Sene 1997. Bizim köye ilk defa atari gelmiş. Atarileri köy kahvesinin yanına koymuşlar. Siyaset muhabbetlerinin, tarım muhabbetlerinin yanına bir de aparkat, aryuken gibi terimler eklenmiş. Bir tarafta yaşlılar tesbih çekiyor, diğer tarafta gençler aduket çekiyor. Tam bir kuşak çatışması.
Ben de street fighter'e sarmışım. Baldrog'u alıyorum, kolu ileri geri oynatıp tuşa bastığımda aduket atıyor. Bildiğim tek numara bu. Bu hareketle oyun falan bitiriyorum ama o heyecanla kolu nasıl oynatıyorsam 3 kere bozdum aleti. Atari sahibi bana jeton satmamaya başladı, o derece.

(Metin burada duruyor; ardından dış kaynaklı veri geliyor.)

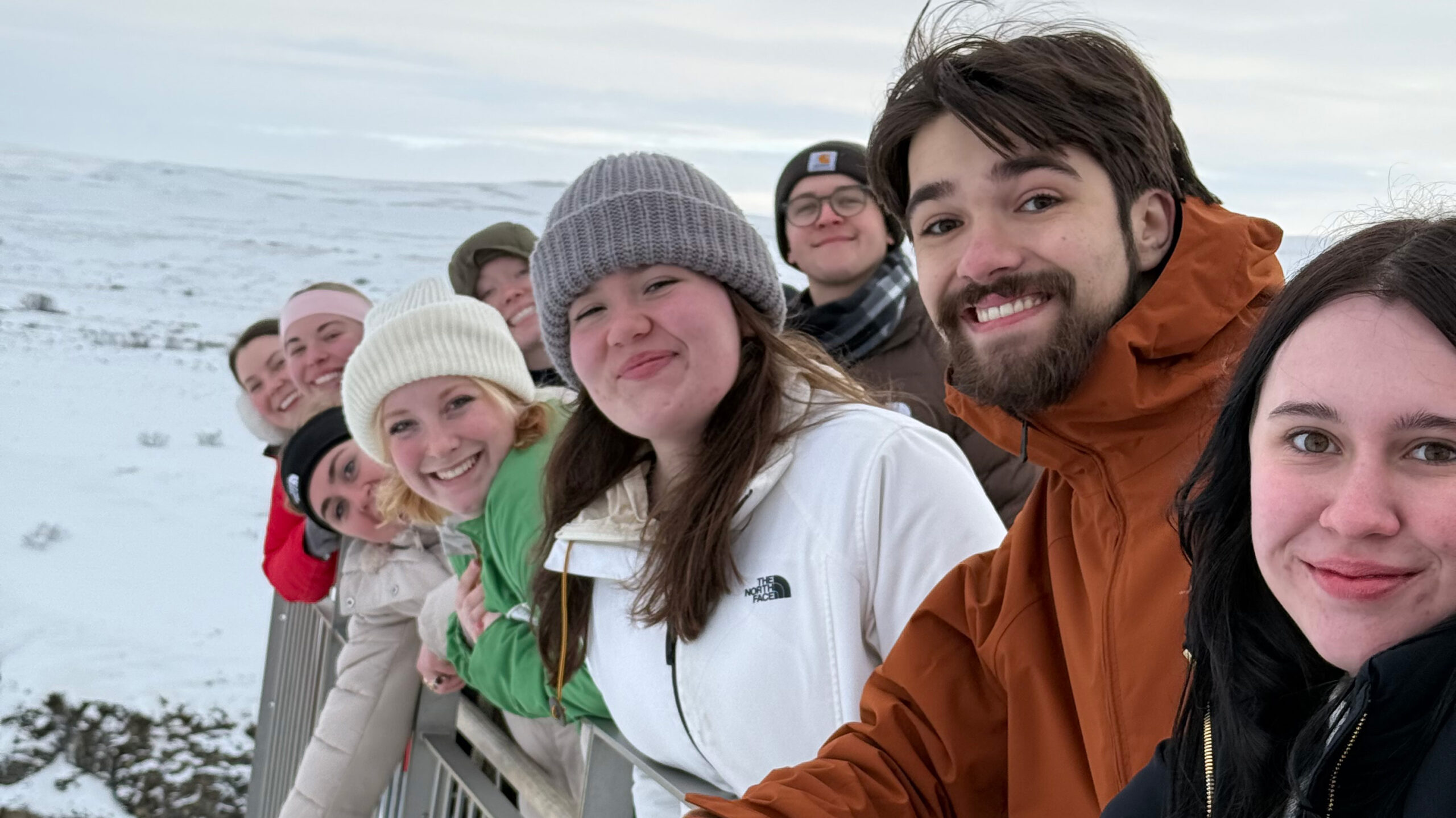 A group of students wearing winter gear and smiling in a line in Iceland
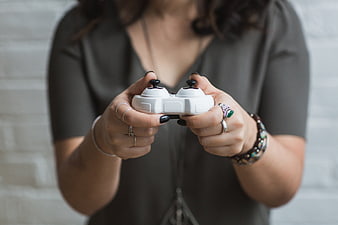 Woman holding white drone controller with black nails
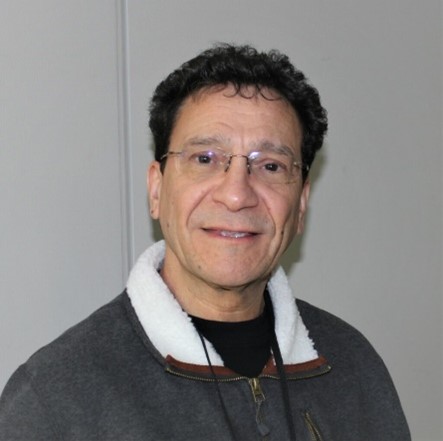 headshot of dr. aziz mhanni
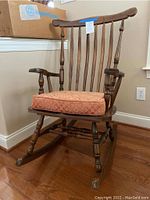 Front view of solid wood rocking chair with damask cushion on hardwood floor.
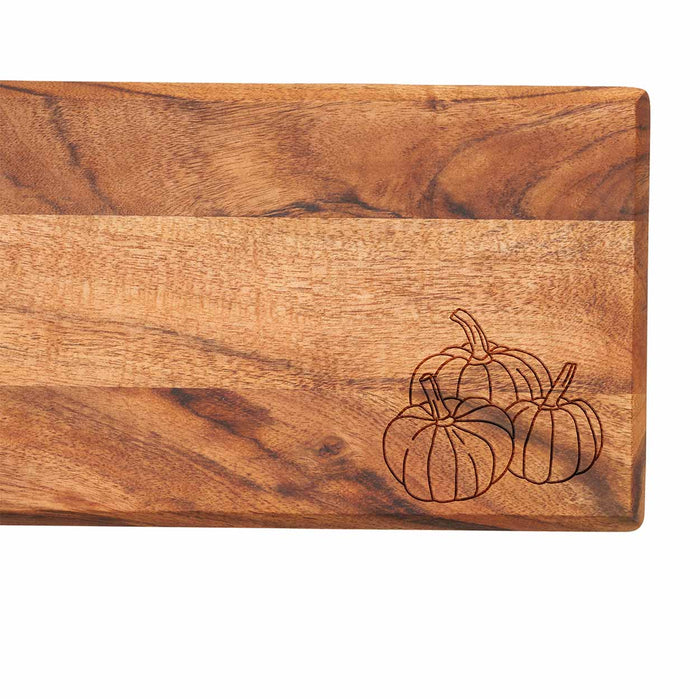 The Maple Acacia Bevel Board w/ Ribbon & Gold Spreader Knife features an engraved trio of pumpkins in the corner. Size: 20 x 7".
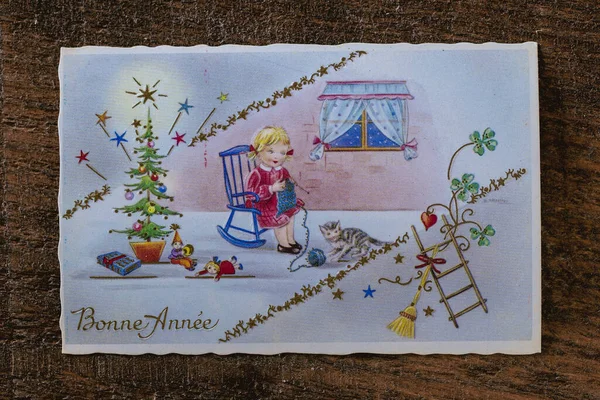 Old retro french postcard with the words Bonne Annee what is translated Happy New Year in French. French Christmas card from the seventies, top view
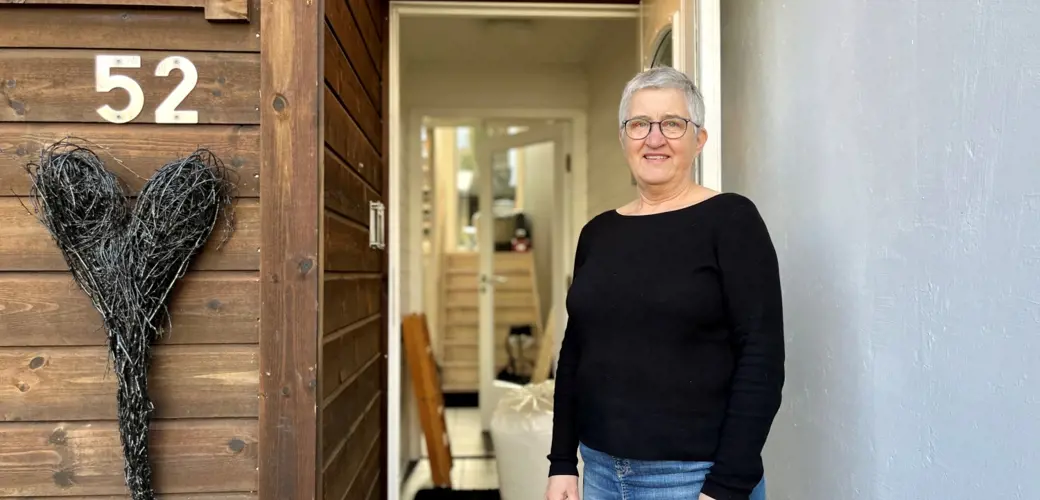 Bildet viser Anne Kjersti Medhus i døråpningen, inngangen på rekkehuset sitt.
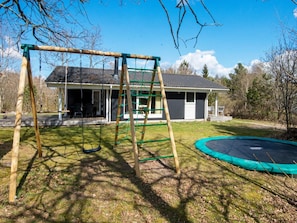 A residential property with a swing set, trampoline, and a house with a porch. - 6 Person Holiday Home in Silkeborg (Silkeborg)
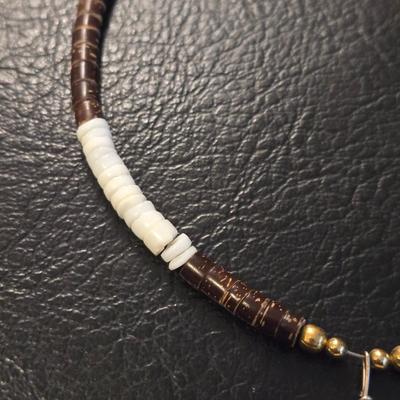 Vintage Heishi Necklace with a Tooth Pendant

Neyse efendim ben de bıraktım zaten atari matari boş işler deyip. Uzun bir ara verdim. Bir gün bir arkadaşım ekmek aldı. 2 jetonluk da para üstü kaldı. Haydi dedi gel street fighter oynayalım karşılıklı kapışalım; ama aduket falan yok normal tekme tokat kapışıcaz dedi. Tamam dedim. Gitti jetonları aldı. Adam bana satmıyor çünkü. Başladık oynamaya. Normal devam ediyoruz ama benim aklım hep aduketli yumrukta. Durduramıyorum kendimi. Tekme tokat devam ederken ben dayanamadım bir koydum aduketi Hoopp canın yarısı gitti. Lan oğlum hani yoktu. Ya kusura bakma istemeden oldu. Neyse devam. Ben yine kendimi Tutamıyorum. Bir aduket daha. Hop can gitti. ikinci raund. Bak yapma etme. Ben içimdeki baldrog'u Tutamıyorum. Neyse 2 aduketle bunu yendim. Arkadaşın bana ettiği küfrü hala unutamam: "o kol götüne saplansın inşallah!"
Bu çekti gitti. Ben tek başıma oyuna devam ederken atari sahibi "yine mi sen geldin ulan" deyip kovalamıştı.